To restate the main point of this section: people often talk about a language being interpreted, compiled, or a hybrid, but the reality is that there are often lots of different ways to run a program no matter what language it’s written in, and different types of programs might perform better when run with different techniques.
Having said all that, I’d feel guilty if I didn’t admit that much of what I’ve said here about interpreters is a simplification. Pure interpretation is rare. What the standard interpreters for Python and Ruby (and other languages) actually do is not translate and execute a line at a time, as I claim above, but instead to do something similar to how Java works: they compile the source code into an intermediate, non-human-readable language, and then interpret that. And to confuse matters further, when they interpret the intermediate language, they often use JIT compilation! But computer programmers usually describe Python, Ruby, and their ilk as interpreted languages despite this technical wrinkle. This is because they act like interpreted languages to the end user: the initial compilation process happens automatically when you run a program in one of those languages, and it’s so fast that it’s essentially unnoticeable.

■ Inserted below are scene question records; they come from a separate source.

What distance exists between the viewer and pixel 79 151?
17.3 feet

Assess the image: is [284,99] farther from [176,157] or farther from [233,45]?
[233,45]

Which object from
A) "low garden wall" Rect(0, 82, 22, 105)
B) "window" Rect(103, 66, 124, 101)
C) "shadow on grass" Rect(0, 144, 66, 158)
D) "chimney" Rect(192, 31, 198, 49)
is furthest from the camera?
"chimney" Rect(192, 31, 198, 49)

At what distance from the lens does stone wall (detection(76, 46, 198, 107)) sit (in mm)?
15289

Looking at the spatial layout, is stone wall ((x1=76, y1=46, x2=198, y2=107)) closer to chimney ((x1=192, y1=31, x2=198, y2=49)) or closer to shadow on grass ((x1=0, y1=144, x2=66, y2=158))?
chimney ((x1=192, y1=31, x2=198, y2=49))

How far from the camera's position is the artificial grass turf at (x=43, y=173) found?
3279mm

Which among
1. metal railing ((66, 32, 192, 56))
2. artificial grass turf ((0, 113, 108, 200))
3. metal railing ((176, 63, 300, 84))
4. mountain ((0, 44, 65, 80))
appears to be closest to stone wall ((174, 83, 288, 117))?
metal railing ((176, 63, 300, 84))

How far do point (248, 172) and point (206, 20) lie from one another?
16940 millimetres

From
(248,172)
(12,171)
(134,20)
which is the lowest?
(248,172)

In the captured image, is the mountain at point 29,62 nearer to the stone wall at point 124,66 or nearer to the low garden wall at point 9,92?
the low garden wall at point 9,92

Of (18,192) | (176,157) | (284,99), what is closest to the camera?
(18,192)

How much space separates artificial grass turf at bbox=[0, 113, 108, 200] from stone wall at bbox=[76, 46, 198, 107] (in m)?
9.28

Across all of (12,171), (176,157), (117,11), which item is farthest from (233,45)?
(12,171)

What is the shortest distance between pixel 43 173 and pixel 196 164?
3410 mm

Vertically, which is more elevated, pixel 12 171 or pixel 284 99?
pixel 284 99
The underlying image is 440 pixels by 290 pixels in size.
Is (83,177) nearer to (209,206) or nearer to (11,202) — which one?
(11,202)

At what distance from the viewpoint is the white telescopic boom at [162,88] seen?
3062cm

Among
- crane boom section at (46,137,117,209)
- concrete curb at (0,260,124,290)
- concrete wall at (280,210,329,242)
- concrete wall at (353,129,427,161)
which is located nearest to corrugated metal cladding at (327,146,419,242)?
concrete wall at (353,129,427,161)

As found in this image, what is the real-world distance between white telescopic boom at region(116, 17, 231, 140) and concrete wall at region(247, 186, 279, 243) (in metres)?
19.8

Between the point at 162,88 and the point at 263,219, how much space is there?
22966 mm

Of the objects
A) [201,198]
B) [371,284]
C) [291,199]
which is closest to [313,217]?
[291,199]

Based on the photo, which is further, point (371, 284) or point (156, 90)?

All else being equal, interpreted languages are easiest to get started with. Quick turnaround time between making changes to the code and seeing that code execute encourages experimentation. Snce beginners run their programs frequently as they learn and debug, the short startup time of interpreted languages reduces frustration and annoyance.
Having said that, if there are reasons to get started on a compiled language like C or a hybrid language like Java, go for it! Don’t let the minor inconvenience of compiling scare you off. You’ll spend far more time learning how to write correct, idiomatic code in C or any other language than you’ll spend on running its compiler.
We covered a lot of territory in this post. Let’s recap the highlights.
I should point out that there are exceptions to almost every claim in this post. For example, there are probably exotic, special-purpose computers in research labs whose machine code actually is a high-level language like Lisp or C, meaning that you could run programs written in those languages without either compiling or interpreting them. But for a beginning programmer, this should provide a true-enough picture of the different ways that computers run programs.